_PROVIDED TEXT_
####################
Feature Type
- [ ] Extending the existing CI checks for package versioning to account for optional extras now defined in
setup.cfg
Problem Description
After #47336 added optional_extras in setup.cfg
, we do not have a programmatic check that versions are aligned across the all places they are specified in pandas.
@JMBurley & @mroeschke active in prior thread.
Feature Description
A pre-commit check that ensure that the min version in setup.cfg are aligned with other areas we specify min version (would mean augmenting scripts/validate_min_versions_in_sync.py
)
Alternative Solutions
N/A. Simplest to extend existing actions to cover new usage.
Additional Context
No response
Comment From: imnik11
Hi, is this issue related to fixing the versioning problem when we have dependencies on different versions of options.extras_require ( hypothesis>=5.5.3, pytest>=6.0, pytest-xdist>=1.31, pytest-asyncio>=0.17.0) or all the depending packages version mentioned in setup.cfg ?
Comment From: mroeschke
This is an issue to follow up https://github.com/pandas-dev/pandas/pull/47336 such that setup.cfg
dependencies are versions are synced with other files that specify minimum dependencies
Comment From: kostyafarber
Hey interesting in taking this on? Any ideas where to get started?
####################
_DATA BLOCK_
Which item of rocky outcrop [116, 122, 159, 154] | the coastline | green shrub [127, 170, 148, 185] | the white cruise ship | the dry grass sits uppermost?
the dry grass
####################
_THE TASKS_
- A) In the pandas issue above, which script would the proposed pre-commit check require augmenting?
- B) From the pandas issue above, extract everything from "Feature Type" down to "cover new usage.", word for word.

_WORKED ANSWERS_
- A) scripts/validate_min_versions_in_sync.py

- B)
Feature Type
- [ ] Extending the existing CI checks for package versioning to account for optional extras now defined in
setup.cfg
Problem Description
After #47336 added optional_extras in setup.cfg
, we do not have a programmatic check that versions are aligned across the all places they are specified in pandas.
@JMBurley & @mroeschke active in prior thread.
Feature Description
A pre-commit check that ensure that the min version in setup.cfg are aligned with other areas we specify min version (would mean augmenting scripts/validate_min_versions_in_sync.py
)
Alternative Solutions
N/A. Simplest to extend existing actions to cover new usage.